While RFA will not accept government funding, it seems to me that CPB could be a fulcrum for helping pubcasters stake out a bigger role in RFA. It could incentivize creative partnerships that are the basis of an RFA application, or it could launch an initiative to help successful public media applicants meet their RFA salary obligation. Pubcasters must commit to their RFA salary match far in advance of their annual fundraising drives. In the last cycle, eight public broadcasters dropped out because of concerns about supporting their RFA journalists. That didn’t happen this year, Kleman said.

CPB has provided a grant to Mississippi Public Broadcasting to help them maintain an RFA reporter and has had discussions with RFA leadership about their shared goals of supporting local journalism.
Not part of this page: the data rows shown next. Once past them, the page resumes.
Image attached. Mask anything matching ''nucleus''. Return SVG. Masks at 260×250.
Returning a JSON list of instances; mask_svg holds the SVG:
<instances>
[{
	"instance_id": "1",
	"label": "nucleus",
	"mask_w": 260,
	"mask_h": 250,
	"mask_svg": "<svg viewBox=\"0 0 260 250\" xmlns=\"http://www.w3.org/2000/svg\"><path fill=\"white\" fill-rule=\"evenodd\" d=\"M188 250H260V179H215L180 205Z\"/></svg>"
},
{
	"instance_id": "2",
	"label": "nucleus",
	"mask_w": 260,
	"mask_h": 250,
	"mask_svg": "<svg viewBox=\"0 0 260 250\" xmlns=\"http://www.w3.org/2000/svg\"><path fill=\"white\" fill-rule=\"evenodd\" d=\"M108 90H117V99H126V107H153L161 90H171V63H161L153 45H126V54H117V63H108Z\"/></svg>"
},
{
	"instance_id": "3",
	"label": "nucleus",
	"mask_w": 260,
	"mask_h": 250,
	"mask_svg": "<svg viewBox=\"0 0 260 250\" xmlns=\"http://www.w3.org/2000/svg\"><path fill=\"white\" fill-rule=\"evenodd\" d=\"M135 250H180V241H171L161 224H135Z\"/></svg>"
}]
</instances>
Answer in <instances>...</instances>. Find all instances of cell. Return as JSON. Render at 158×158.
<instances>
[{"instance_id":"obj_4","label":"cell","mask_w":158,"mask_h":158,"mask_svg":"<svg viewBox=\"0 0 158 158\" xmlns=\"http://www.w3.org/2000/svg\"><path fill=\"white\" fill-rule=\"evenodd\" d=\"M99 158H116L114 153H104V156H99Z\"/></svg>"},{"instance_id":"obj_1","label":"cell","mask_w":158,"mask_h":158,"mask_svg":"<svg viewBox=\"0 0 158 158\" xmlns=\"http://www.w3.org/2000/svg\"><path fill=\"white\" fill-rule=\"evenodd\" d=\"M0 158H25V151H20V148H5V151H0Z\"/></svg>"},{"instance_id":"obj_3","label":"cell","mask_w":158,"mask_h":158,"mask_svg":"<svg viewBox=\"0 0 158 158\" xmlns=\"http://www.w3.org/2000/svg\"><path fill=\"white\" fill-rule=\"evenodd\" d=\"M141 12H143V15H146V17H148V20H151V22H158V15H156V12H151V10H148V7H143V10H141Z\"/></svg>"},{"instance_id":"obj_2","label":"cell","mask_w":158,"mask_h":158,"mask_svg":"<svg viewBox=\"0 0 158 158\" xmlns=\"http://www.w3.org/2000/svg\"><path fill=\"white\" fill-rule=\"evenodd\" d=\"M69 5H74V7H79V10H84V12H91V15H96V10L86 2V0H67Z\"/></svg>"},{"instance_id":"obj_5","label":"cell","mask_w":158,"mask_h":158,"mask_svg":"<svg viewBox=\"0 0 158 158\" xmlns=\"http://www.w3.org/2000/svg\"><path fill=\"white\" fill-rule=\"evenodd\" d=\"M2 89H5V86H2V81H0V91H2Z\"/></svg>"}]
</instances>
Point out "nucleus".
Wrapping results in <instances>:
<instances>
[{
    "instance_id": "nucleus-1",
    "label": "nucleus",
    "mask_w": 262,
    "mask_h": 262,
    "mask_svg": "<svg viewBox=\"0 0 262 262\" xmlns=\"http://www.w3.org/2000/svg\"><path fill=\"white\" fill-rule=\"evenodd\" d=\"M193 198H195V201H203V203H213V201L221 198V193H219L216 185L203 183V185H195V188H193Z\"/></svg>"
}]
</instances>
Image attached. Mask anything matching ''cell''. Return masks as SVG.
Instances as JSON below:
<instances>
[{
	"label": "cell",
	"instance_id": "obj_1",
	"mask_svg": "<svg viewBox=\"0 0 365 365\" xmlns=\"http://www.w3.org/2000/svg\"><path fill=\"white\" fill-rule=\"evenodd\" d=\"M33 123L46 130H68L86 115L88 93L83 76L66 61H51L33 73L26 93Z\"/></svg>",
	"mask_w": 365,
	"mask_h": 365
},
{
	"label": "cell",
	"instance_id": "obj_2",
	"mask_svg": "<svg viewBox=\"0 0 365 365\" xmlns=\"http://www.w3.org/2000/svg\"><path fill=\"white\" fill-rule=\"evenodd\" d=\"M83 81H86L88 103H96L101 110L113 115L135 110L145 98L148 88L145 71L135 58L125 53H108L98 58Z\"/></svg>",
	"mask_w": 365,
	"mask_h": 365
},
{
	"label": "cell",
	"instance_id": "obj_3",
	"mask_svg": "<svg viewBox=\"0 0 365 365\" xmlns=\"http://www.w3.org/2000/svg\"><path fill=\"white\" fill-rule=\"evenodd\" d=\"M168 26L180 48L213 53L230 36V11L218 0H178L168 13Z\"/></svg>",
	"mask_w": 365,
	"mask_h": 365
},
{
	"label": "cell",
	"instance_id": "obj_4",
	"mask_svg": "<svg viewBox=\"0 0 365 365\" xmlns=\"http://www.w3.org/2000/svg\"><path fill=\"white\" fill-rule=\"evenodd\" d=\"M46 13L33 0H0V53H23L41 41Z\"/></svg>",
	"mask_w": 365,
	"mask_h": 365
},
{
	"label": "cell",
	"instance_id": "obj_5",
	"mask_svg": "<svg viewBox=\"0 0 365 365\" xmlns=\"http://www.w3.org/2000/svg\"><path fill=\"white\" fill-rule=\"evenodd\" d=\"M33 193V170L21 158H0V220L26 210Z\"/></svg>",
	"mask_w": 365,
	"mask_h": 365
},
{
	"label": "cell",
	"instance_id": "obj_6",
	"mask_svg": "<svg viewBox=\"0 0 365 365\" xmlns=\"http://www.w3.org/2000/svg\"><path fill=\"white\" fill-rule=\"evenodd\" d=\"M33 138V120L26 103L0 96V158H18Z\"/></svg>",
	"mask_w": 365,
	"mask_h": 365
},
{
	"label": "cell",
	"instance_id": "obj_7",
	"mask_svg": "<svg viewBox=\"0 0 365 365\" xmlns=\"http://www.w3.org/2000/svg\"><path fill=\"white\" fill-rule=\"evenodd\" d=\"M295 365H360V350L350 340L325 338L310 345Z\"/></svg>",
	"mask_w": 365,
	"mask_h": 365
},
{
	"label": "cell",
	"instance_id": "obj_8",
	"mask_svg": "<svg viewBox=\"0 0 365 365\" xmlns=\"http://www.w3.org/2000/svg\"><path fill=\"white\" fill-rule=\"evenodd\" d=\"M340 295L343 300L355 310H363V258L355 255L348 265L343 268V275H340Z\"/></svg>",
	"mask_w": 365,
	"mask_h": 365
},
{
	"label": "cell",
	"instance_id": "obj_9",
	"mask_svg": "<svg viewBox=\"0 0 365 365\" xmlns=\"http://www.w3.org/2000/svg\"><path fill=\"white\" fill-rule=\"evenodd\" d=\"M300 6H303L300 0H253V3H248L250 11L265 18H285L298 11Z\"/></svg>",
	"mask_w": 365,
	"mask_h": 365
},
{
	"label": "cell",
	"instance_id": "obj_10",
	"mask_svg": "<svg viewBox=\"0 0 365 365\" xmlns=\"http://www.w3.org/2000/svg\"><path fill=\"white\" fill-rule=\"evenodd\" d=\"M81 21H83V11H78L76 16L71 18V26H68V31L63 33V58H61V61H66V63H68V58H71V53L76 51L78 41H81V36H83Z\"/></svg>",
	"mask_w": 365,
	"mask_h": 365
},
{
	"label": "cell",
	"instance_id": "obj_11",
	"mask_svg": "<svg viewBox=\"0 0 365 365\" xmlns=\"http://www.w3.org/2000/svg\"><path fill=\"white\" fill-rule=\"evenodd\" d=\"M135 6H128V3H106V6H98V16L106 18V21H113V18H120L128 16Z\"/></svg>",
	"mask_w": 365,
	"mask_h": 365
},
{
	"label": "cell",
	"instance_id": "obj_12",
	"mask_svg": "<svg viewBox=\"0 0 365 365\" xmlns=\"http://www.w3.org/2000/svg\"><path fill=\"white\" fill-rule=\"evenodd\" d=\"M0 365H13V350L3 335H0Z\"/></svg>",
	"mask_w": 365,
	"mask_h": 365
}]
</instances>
“We appreciate and support the work of RFA,” said Kathy Merritt, CPB senior vice president, Radio, Journalism and CSG Services. “We’re happy to see so many public media newsrooms taking on RFA journalists. We continue to look for opportunities to work with RFA in building local journalism capacity.”

There is mission fit for public broadcasting in RFA’s track record of expanding local news and service journalism, and of increasing diversity in local newsrooms.

More than one-third of this year’s new beats involve covering communities of color. That “reflects a surge in demand from newsrooms to address previously neglected beats,” RFA said in announcing the new newsrooms. Furthermore, 42% of RFA’s corps members are journalists of color.

Starting next year, RFA is planning to offer a leadership component for its journalists who continue for a third year. The goal is to build skills for those who might like to become entrepreneurs, editors, or move into middle management.

Also next year it will launch a pilot program to test drive onboarding 20 mid-to late-career journalists to help support the younger members of the RFA corps because mentoring is thin in some newsrooms.

RFA says most of its newsrooms want to re-up for a third year, although some have already hired their RFA reporter after the second year. And, Kleman said, local donors are responding with added support for the RFA journalism they see in their communities.

In July, RFA announced that it is one of six finalists in 100&Change to win a single $100 million grant from the John D. and Catherine T. MacArthur Foundation “to fund a bold solution to critical social challenges.”

I hope CPB will be a bigger part of RFA's solution.